Entries taken from a collection:
################

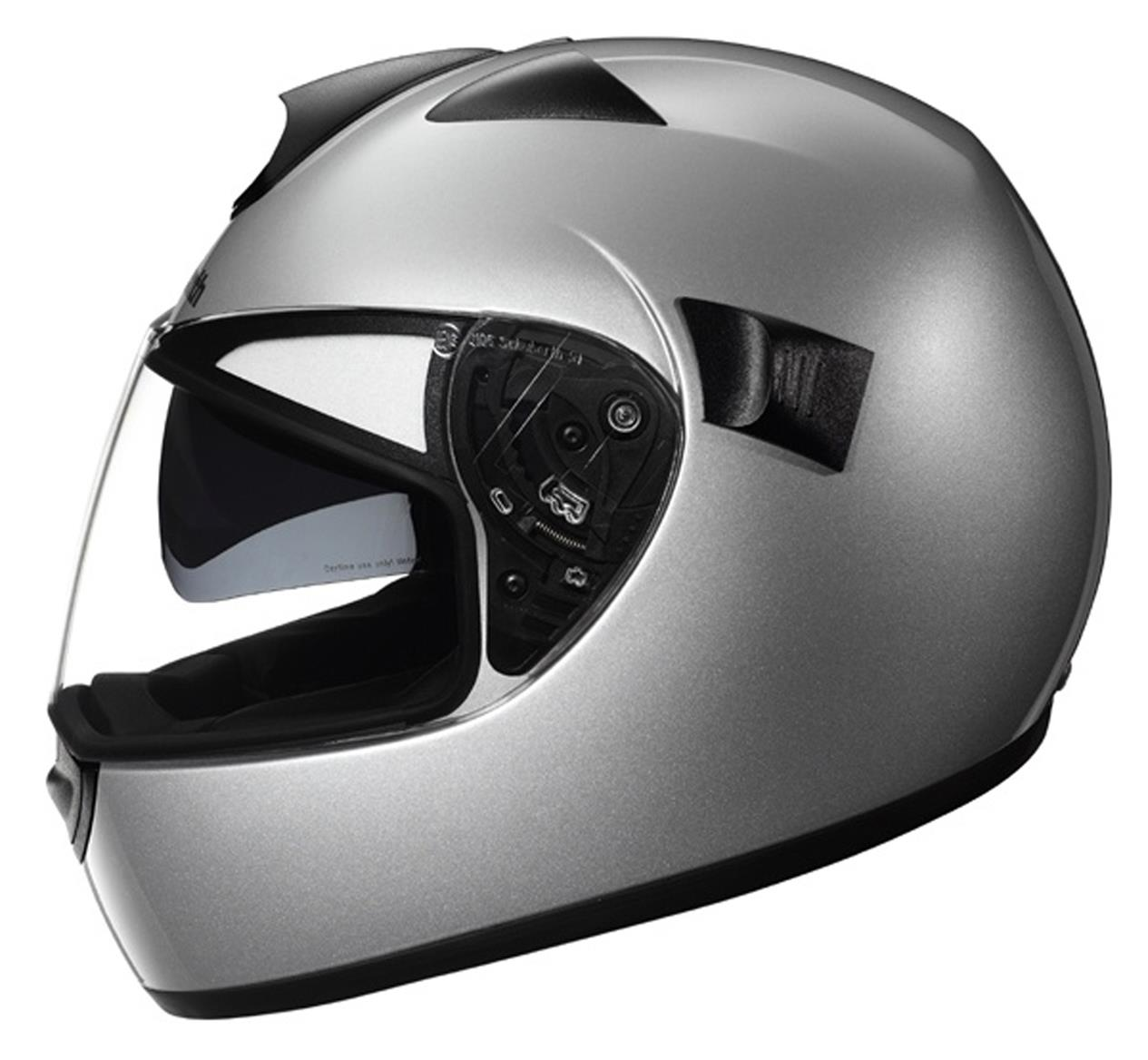 130 off schuberth helmets at infinity motorcycles mcn. Black Bedroom Furniture Sets. Home Design Ideas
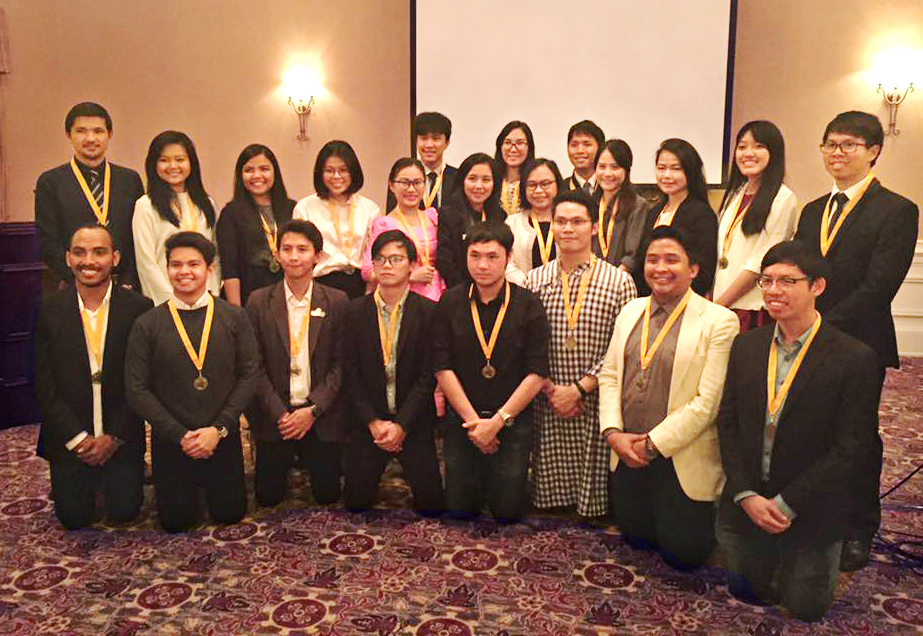 CIFAL Atlanta contributing to empower youth from southeast Asia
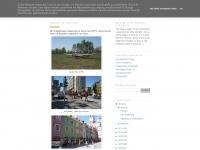 flightspot.blogspot.com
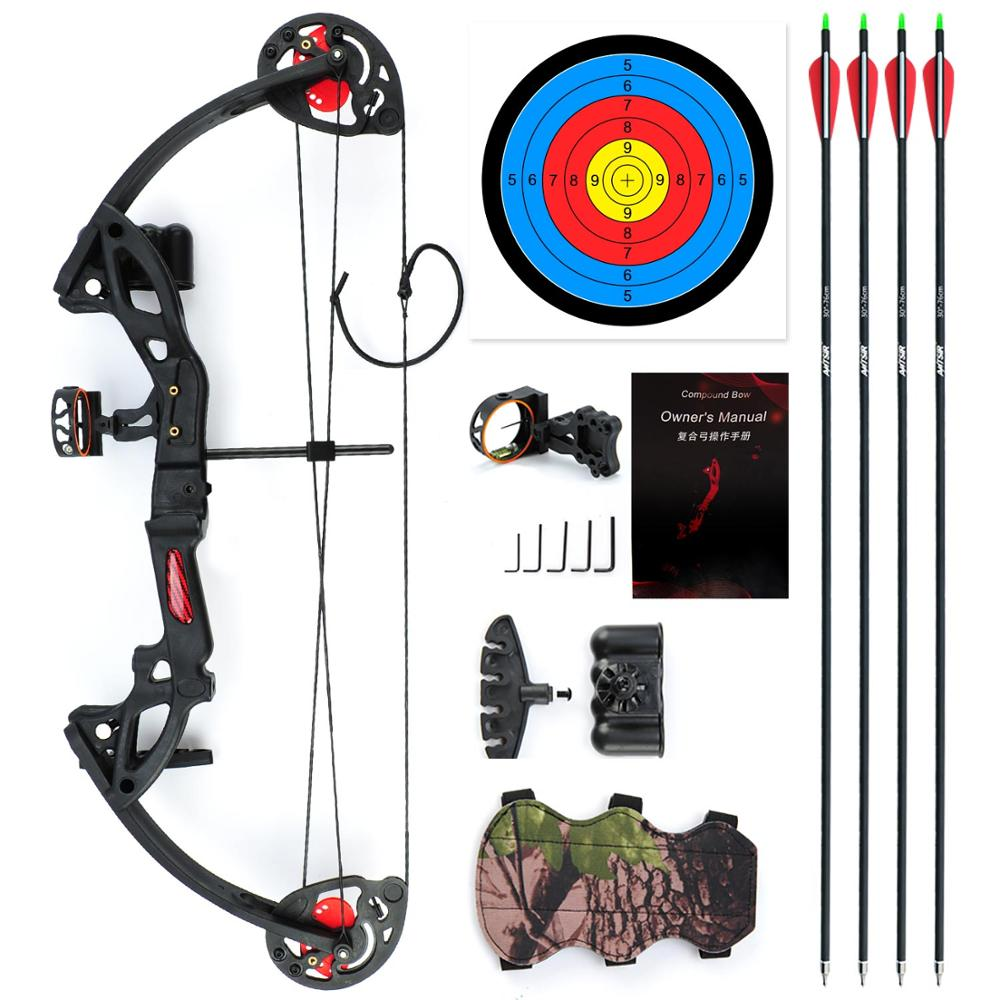 """Compound Bow For Teens And Kids,Adjustable Twin Cam 15-29lbs 19""""-28"""" Archery Hunting Equipment 65% Let Off With Max Speed 260fps"""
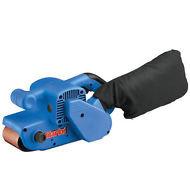 CLARKE BS1 900W BELT SANDER (230V) HAND HELD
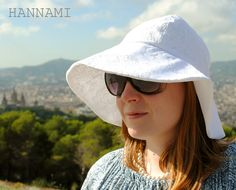 Hattu vanhoista pitsiverhoista. Hat from old lacecurtains. Sewing, recycling, upcycling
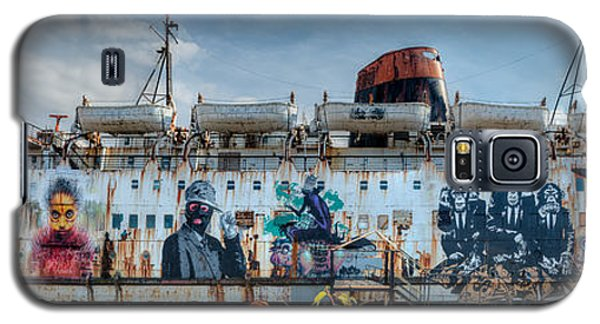 The Duke Of Graffiti Galaxy S5 Case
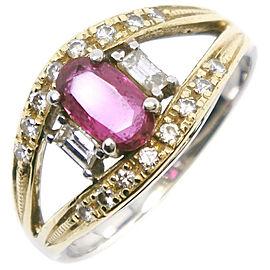 Platinum/Ruby/diamond Ring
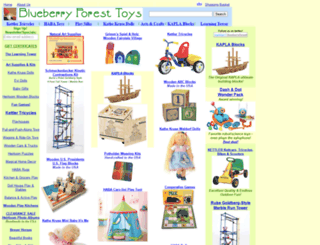 blueberryforest.com screenshot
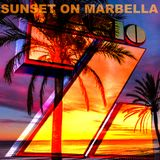 "DJ MARIO Z ""SUNSET ON MARBELLA"""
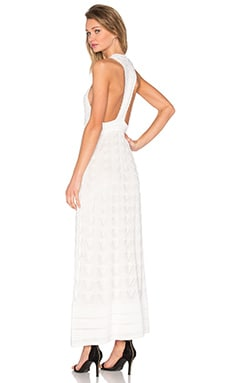 M Missoni Deep V Maxi in White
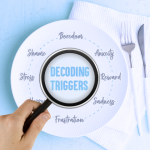 How to End Emotional Eating by Decoding Triggers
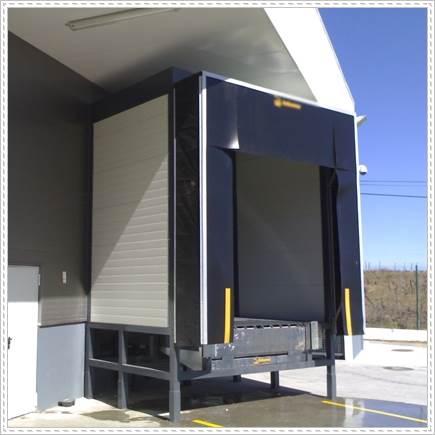 卸貨區門封,月台門封,門罩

################

The answer must be an exact copy of the lines from the one with "The Duke Of Graffiti Galaxy S5 Case" through the final line above, both ends included, and nothing else; pictures stay out.

**Result of this task**.
 The Duke Of Graffiti Galaxy S5 Case
 Platinum/Ruby/diamond Ring
 blueberryforest.com screenshot
 "DJ MARIO Z ""SUNSET ON MARBELLA"""
 M Missoni Deep V Maxi in White
 How to End Emotional Eating by Decoding Triggers
 卸貨區門封,月台門封,門罩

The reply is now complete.